■ **Required work**
a) Answer the following from the text on device memory allocations, one answer per line:
(i) Which API prefetches shared allocations to a supporting device?
(ii) Which two properties of a virtual memory reservation must be page aligned?
(iii) What does the implementation do when it cannot reserve a range at the requested starting address?
b) Resume the text on device memory allocations, starting after its last sentence.

■ **Document text**
>> begin

Shared allocations may be prefetched to a supporting device via the zeCommandListAppendMemoryPrefetch API. Prefetching may allow memory transfers to be scheduled concurrently with other computations and may improve performance.
Additionally, an application may provide memory advice for a shared allocation via the zeCommandListAppendMemAdvise API, to override driver heuristics or migration policies. Memory advice may avoid unnecessary or unprofitable memory transfers and may improve performance.
Both prefetch and memory advice are asynchronous operations that are appended into command lists.
Reserved Device Allocations¶
If an application needs finer grained control of physical memory consumption for device allocations then it can reserve a range of the virtual address space and map this to physical memory as needed. This provides flexibility for applications to manage large dynamic data structures which can grow and shrink over time while maintaining optimal physical memory usage.
Reserving Virtual Address Space¶
Virtual memory can be reserved using zeVirtualMemReserve. The reservation starting address and size must be page aligned. Applications should query the page size for the allocation using zeVirtualMemQueryPageSize.
The following pseudo-code demonstrates a basic sequence for reserving virtual memory:
// Query page size for our 1MB allocation. size_t pageSize; size_t allocationSize = 1048576; zeVirtualMemQueryPageSize(hContext, hDevice, allocationSize, &pageSize); // Reserve 1MB of virtual address space. size_t reserveSize = align(allocationSize, pageSize); void* ptr = nullptr; zeVirtualMemReserve(hContext, nullptr, reserveSize, &ptr);
Growing Virtual Address Reservations¶
An application may wish to reserve an address range starting at a specific virtual address. This may be useful when there is a need to grow a reservation. However, if the implementation is not able to reserve the new allocation at the requested starting address then it will find a new suitable range with a different starting address. If the application requires a specific starting address then the application should ensure that the return address from zeVirtualMemReserve matches the starting address it wants. If they are different then the application may want to create a new larger reservation and remap the physical memory from the first reservation to this new reservation and free the old reservation.

>> end

■ **Extracted information**
>> begin

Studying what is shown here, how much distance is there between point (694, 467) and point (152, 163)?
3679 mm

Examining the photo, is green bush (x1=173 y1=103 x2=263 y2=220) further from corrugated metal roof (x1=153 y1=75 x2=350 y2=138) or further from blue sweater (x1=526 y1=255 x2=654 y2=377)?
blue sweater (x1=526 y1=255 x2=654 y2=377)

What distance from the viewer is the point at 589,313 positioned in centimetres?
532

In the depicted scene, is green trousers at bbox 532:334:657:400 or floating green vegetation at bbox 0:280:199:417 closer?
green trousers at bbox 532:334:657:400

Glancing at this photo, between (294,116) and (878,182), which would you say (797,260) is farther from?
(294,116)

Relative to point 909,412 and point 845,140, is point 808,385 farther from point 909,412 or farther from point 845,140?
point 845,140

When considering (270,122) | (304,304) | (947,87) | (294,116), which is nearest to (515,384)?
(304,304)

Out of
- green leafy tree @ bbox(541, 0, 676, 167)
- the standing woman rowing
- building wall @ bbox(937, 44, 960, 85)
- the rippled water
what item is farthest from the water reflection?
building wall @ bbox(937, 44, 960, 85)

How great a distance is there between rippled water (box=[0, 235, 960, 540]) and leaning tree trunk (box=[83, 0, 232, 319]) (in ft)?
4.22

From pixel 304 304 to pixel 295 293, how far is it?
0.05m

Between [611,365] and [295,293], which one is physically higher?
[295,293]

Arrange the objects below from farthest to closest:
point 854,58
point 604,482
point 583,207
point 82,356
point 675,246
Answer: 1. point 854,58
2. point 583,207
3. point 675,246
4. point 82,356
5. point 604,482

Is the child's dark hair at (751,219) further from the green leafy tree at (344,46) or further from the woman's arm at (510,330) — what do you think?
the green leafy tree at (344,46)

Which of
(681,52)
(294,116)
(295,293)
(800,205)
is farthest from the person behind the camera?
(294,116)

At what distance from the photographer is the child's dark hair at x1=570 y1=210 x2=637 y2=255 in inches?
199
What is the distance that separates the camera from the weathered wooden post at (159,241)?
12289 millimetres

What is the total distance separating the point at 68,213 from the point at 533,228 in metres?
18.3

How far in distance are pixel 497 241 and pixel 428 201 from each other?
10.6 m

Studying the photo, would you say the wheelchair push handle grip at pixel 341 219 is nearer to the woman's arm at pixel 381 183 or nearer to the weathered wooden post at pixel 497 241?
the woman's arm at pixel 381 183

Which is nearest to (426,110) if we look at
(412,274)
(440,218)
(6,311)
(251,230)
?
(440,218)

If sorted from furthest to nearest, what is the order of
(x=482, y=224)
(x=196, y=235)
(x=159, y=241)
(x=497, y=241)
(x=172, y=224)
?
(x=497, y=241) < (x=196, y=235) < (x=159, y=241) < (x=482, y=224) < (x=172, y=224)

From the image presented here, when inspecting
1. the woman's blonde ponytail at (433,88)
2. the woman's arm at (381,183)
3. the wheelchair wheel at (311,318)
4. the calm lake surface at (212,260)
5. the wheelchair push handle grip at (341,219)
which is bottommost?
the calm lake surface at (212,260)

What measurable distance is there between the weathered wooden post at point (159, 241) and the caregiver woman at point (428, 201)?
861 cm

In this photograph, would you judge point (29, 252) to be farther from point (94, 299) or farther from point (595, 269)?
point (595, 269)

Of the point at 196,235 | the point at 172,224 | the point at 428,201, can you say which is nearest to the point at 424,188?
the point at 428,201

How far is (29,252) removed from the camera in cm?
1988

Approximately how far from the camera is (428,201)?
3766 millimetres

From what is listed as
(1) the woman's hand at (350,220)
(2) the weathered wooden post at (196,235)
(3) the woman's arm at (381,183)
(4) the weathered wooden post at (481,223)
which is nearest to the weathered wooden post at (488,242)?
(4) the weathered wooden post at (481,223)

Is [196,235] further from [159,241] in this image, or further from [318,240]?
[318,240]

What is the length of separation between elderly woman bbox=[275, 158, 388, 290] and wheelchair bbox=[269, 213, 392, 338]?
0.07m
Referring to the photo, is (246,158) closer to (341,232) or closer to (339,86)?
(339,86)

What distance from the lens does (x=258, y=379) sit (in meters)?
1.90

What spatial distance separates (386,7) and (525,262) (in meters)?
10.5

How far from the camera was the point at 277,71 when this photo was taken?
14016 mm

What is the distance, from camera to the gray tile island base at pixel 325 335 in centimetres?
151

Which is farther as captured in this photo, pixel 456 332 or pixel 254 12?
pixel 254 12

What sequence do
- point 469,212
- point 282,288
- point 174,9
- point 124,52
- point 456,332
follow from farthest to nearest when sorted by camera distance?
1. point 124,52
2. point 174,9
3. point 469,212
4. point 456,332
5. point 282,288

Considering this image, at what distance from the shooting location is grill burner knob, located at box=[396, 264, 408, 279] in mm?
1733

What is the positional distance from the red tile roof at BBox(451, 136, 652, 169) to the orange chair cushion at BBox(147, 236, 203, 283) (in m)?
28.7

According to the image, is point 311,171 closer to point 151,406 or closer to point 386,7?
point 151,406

>> end

■ **Responses in order**
a)
(i) zeCommandListAppendMemoryPrefetch
(ii) The reservation starting address and size
(iii) It finds a new suitable range with a different starting address.

b)
// Reserve another 1MB of virtual address space that is contiguous with previous reservation. void* newptr = (uint8_t*)ptr + reserveSize; void* retptr; zeVirtualMemReserve(hContext, newptr, reserveSize, &retptr); if (retptr != newptr) { // Free new reservation as it's not what we want due to incorrect starting address. zeVirtualMemFree(hContext, retptr, reserveSize); // Make new larger 2MB reservation and remap physical pages to this. size_t pageSize; size_t largerAllocationSize = 2097152; zeVirtualMemQueryPageSize(hContext, hDevice, largerAllocationSize, &pageSize); // Reserve 2MB of virtual address space. size_t largerReserveSize = align(largerAllocationSize, pageSize); void* ptr = nullptr; zeVirtualMemReserve(hContext, nullptr, largerReserveSize, &ptr); // Remap physical pages from original reservation to our new larger reservation. ... // Free original reservation that we were trying to grow. zeVirtualMemFree(hContext, ptr, reserveSize); }
Physical Memory¶
Physical memory is explicitly represented in the API as physical memory objects that are reservations of physical pages. The application will use zePhysicalMemCreate to create a physical memory object.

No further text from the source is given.